Monday, May 21, 2012

mySQL Partitioning summary and what to watch out for

I have been looking for efficient ways to purge data from "Fast Disks" for applications that are time based and do not look at data after a time window has passed. For instance keeping a table where one stores log data from access logs and the data is okay to roll up the data and throw away the details every month. Another example is keeping a log of invites got a Facebook user from a Facebook user. Since the Facebook News feed is time based, stream publish postIds from 4 months ago do not necessarily need to be hot-the user rarely looks 4 months in the pass. Additionally with Timeline, it is hard to see a single story from 10 months ago if it is not as important as other stories. Keeping the data is necessary to delete Facebook posts from your application. So, get rid of each Invite off fast disk, and archive it on slow disks just in case you need to see the data again.

One solution is to code some logic into the application to switch SQL tables based on the create date of the row and map it to a table. This works but its not very clean.

Another solution is to walk the table in question and delete the old rows with DELETE statements. This is not good. The reason is DELETE IS VERY slow. In fact, the rule of thumb is this. You can do 10000s of SELECTS per seconds 10000s of Updates per second 1000s of Inserts per second, 10s of deletes a second. (I am hand waving and being general here).

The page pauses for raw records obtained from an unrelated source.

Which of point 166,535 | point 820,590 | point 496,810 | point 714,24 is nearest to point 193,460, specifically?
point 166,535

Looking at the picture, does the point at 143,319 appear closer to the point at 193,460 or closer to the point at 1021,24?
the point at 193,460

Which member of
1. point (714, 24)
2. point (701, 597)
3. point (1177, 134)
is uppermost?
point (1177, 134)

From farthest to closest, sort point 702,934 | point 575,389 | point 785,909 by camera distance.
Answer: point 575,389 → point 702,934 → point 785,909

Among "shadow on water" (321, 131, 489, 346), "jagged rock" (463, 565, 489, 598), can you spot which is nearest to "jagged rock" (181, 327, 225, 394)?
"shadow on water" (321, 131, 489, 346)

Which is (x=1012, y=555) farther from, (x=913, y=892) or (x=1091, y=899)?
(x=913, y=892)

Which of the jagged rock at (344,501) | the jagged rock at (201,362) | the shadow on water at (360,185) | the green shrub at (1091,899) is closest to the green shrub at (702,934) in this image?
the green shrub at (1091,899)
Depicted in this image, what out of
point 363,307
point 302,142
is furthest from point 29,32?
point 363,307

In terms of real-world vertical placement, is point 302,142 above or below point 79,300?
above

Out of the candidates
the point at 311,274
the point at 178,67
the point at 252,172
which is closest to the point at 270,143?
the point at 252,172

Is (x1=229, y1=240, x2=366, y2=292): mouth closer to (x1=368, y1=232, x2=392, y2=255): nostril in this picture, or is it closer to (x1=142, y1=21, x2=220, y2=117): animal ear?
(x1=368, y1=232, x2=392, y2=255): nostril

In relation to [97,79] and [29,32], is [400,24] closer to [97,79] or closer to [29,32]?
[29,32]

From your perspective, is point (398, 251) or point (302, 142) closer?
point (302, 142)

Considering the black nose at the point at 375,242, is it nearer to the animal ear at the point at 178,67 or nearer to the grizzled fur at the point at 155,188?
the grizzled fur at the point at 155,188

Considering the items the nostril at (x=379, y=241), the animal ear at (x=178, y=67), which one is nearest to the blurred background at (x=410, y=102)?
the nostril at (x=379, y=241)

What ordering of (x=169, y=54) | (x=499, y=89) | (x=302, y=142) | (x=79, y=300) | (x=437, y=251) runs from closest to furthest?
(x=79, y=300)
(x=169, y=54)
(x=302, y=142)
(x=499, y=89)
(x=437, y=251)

Additionally for INNODB (from this point just assume I am putting everything in the context of using INNODB) DELETES undo references are stored in the master ibdata file for innodb growing said data file unbounded over time. Ever notice that it grows even with innodb_file_per_table on? That's from deletes actions and is useless data. Additionally the only way to shrink that file is to do a full export to text and import after blowing away the master ibdata file(s).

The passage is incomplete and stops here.